The Name of the Wind vs The Way of Kings: Which First?
Two of the most beloved modern fantasy openers — one lyrical and intimate, one vast and meticulously built. How they compare, and the unfinished-series problem that changes the answer.
The Name of the Wind and The Way of Kings are the two modern fantasy openers most often pressed on newcomers, and they represent two different ideals of what the genre can be. One is intimate and lyrical; the other is vast and engineered. Choosing between them is partly about taste — but there is also a practical factor that, for many readers, settles it.
The Name of the Wind: beauty and intimacy
Patrick Rothfuss’s debut is, sentence for sentence, one of the most beautifully written fantasy novels of its generation. It is the story of Kvothe — a gifted, arrogant, tragic figure — recounting his own rise from a destitute child to a legend, framed as a tale told over three days. The pleasures are those of voice, prose, and character: the magic of a single remarkable life told gorgeously, with a university, a mysterious music, and a slow-burning sense of myth.

#### [Aim of the exercise]
Duplicate the passage of the fantasy comparison article from "The Name of the Wind vs" to "readers, settles it." word for word.

#### [Data records]
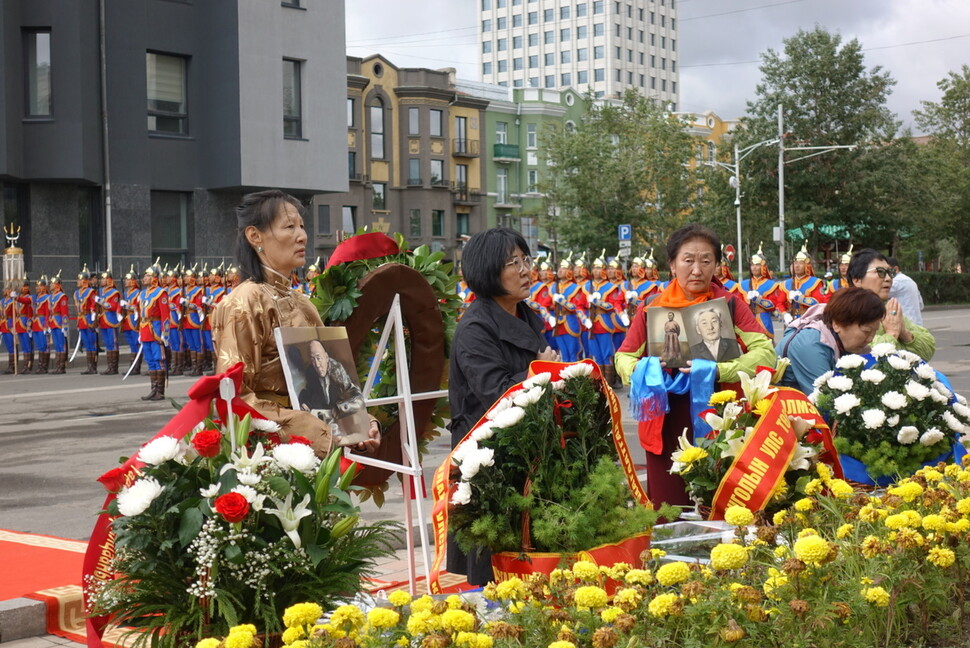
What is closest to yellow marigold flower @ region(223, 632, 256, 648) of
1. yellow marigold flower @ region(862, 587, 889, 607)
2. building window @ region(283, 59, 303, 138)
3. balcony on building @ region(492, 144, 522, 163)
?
yellow marigold flower @ region(862, 587, 889, 607)

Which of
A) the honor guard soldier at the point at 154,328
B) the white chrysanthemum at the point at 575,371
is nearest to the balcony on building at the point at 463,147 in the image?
the honor guard soldier at the point at 154,328

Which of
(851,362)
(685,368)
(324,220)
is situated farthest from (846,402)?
(324,220)

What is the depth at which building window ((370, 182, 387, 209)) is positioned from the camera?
199 ft

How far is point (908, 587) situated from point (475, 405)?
6.18ft

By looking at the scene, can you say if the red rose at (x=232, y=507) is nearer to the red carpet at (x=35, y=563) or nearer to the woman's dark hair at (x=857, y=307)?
the red carpet at (x=35, y=563)

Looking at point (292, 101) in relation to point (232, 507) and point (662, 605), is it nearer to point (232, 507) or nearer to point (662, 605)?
point (232, 507)

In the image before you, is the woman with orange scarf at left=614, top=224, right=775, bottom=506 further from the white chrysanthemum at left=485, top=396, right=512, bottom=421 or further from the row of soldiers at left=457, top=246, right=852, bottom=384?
the row of soldiers at left=457, top=246, right=852, bottom=384

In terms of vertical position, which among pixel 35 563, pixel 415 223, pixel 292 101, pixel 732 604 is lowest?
pixel 35 563

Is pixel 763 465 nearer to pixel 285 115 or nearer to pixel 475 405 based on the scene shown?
pixel 475 405

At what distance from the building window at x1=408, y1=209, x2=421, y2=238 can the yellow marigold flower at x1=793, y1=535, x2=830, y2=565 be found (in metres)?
59.9

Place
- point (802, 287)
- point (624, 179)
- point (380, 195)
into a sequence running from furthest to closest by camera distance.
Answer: point (380, 195) < point (624, 179) < point (802, 287)

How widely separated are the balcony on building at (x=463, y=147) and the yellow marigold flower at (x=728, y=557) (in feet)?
205

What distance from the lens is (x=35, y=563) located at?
256 inches

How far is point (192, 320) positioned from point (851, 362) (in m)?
18.2
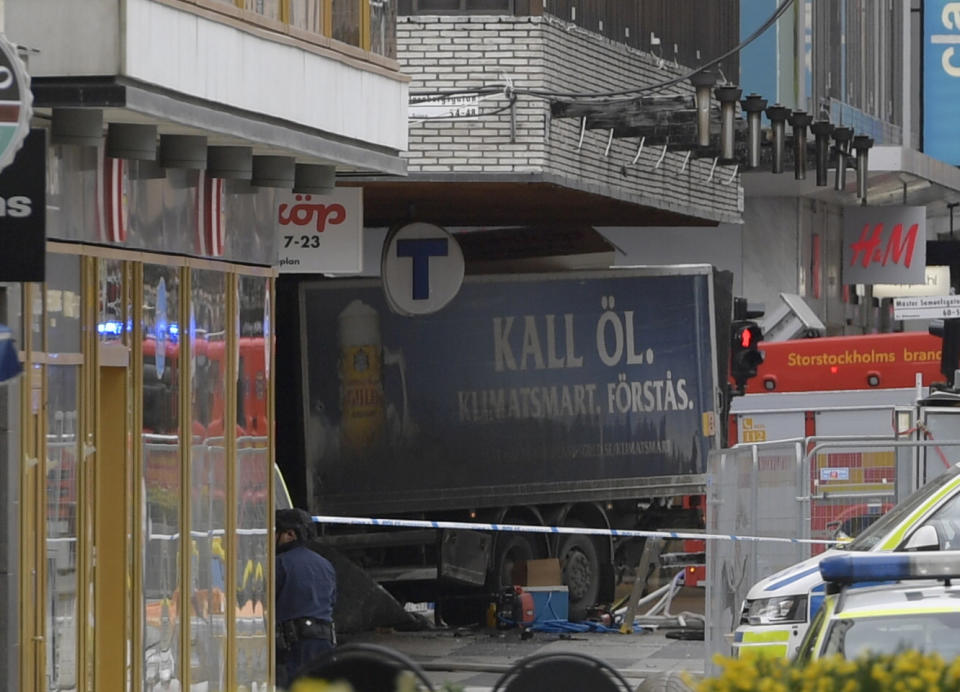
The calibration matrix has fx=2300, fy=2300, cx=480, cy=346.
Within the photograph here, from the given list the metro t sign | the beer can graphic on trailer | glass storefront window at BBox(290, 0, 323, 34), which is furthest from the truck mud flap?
the metro t sign

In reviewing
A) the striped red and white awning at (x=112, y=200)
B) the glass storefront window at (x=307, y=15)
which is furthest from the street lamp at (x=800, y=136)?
the striped red and white awning at (x=112, y=200)

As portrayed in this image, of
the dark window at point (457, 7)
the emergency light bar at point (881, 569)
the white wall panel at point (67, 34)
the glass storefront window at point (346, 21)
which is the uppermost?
the dark window at point (457, 7)

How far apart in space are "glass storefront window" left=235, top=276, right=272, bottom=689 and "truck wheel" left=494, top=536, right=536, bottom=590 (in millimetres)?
7529

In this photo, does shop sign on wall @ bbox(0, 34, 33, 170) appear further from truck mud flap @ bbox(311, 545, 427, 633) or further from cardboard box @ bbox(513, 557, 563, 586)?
cardboard box @ bbox(513, 557, 563, 586)

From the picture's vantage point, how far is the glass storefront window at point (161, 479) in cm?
1311

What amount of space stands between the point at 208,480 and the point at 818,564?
13.1 feet

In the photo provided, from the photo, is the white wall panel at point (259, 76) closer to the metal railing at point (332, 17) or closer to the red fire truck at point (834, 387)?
the metal railing at point (332, 17)

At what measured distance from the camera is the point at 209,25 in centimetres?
1252

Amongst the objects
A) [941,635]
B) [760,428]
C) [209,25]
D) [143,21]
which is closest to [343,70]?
[209,25]

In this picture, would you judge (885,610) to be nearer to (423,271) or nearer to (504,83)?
(504,83)

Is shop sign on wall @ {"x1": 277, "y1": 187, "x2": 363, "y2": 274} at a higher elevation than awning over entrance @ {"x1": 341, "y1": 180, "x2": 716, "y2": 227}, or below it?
below

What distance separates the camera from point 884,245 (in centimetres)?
3669

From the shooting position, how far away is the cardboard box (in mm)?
22500

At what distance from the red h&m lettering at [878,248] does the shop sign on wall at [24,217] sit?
27395mm
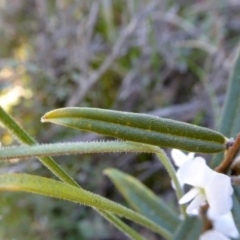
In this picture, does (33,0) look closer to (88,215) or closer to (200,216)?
(88,215)

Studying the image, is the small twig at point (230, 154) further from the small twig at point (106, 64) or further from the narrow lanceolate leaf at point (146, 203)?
the small twig at point (106, 64)

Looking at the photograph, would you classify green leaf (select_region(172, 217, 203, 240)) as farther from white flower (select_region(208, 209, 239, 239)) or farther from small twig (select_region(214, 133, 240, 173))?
small twig (select_region(214, 133, 240, 173))

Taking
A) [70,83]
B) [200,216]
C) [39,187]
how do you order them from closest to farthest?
[39,187]
[200,216]
[70,83]

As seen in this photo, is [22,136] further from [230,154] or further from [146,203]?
[146,203]

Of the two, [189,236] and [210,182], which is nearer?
[210,182]

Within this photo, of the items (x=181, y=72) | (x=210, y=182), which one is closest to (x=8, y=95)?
(x=181, y=72)

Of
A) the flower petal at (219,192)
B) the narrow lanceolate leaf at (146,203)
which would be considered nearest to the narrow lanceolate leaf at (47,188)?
the flower petal at (219,192)
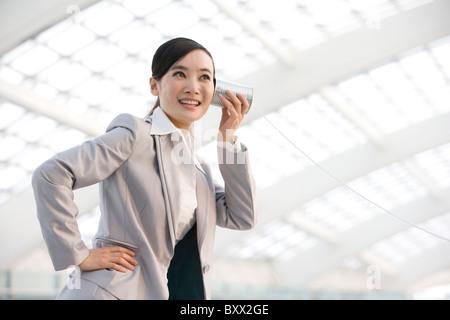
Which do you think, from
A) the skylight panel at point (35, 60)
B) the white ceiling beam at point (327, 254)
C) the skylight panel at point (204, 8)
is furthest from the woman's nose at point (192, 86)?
the white ceiling beam at point (327, 254)

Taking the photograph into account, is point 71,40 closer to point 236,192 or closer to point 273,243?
point 236,192

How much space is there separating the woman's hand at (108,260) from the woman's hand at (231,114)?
583 millimetres

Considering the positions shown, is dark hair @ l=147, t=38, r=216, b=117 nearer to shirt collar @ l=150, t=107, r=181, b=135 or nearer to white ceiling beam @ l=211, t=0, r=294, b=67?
shirt collar @ l=150, t=107, r=181, b=135

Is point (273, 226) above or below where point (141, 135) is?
above

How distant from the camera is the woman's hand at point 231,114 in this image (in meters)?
2.20

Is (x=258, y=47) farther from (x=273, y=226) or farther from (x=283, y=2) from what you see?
(x=273, y=226)

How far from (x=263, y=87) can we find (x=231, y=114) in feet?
42.9

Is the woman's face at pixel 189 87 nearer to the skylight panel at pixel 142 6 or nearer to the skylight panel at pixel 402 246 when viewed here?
the skylight panel at pixel 142 6

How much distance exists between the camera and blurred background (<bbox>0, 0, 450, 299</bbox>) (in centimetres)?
1267
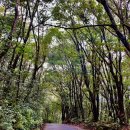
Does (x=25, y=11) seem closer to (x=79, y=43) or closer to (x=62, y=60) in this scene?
(x=79, y=43)

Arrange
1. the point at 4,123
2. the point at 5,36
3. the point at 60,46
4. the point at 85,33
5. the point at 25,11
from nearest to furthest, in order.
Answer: the point at 4,123, the point at 5,36, the point at 25,11, the point at 85,33, the point at 60,46

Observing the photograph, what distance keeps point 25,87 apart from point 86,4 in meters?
7.47

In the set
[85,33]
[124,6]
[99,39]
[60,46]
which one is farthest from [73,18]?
[60,46]

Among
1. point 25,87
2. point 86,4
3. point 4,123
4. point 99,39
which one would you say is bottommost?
point 4,123

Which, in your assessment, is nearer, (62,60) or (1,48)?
(1,48)

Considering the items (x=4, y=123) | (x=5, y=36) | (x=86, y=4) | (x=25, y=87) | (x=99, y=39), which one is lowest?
(x=4, y=123)

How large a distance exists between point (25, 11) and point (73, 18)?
4177 millimetres

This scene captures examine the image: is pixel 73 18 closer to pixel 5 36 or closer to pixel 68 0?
pixel 68 0

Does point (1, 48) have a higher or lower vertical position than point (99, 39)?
lower

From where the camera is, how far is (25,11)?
19.5 m


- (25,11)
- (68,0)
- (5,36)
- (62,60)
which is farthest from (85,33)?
(62,60)

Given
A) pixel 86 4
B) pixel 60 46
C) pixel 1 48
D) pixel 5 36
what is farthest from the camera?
pixel 60 46

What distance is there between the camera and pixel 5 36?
11891 mm

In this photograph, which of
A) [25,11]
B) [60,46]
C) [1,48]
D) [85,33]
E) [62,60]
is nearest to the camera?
[1,48]
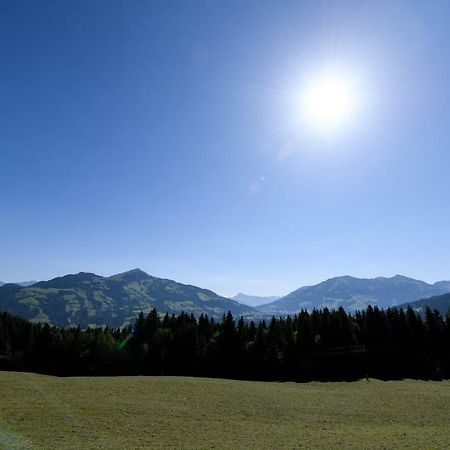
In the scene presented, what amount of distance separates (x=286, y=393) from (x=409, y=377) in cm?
4629

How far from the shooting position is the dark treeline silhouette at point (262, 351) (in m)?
78.9

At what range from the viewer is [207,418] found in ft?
100

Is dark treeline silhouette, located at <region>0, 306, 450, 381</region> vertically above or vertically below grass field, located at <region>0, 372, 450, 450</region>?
above

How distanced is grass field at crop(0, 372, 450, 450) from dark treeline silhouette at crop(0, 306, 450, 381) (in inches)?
1277

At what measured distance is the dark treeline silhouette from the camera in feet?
259

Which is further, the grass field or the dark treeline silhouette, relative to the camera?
the dark treeline silhouette

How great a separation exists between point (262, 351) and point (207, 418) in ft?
176

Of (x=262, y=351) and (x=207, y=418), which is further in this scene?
(x=262, y=351)

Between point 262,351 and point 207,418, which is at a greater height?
point 262,351

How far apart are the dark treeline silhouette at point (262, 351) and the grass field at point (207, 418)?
106ft

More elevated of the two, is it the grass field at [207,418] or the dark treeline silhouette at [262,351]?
the dark treeline silhouette at [262,351]

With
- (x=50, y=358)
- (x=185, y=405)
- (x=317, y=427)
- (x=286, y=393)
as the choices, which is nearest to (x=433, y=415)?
(x=317, y=427)

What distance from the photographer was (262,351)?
81.4m

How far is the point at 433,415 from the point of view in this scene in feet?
115
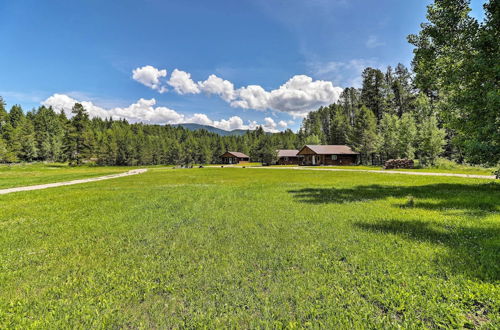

#### [Solved problem]
The Name of the Wind vs The Way of Kings: Which First?
Two of the most beloved modern fantasy openers — one lyrical and intimate, one vast and meticulously built. How they compare, and the unfinished-series problem that changes the answer.
The Name of the Wind and The Way of Kings are the two modern fantasy openers most often pressed on newcomers, and they represent two different ideals of what the genre can be. One is intimate and lyrical; the other is vast and engineered. Choosing between them is partly about taste — but there is also a practical factor that, for many readers, settles it.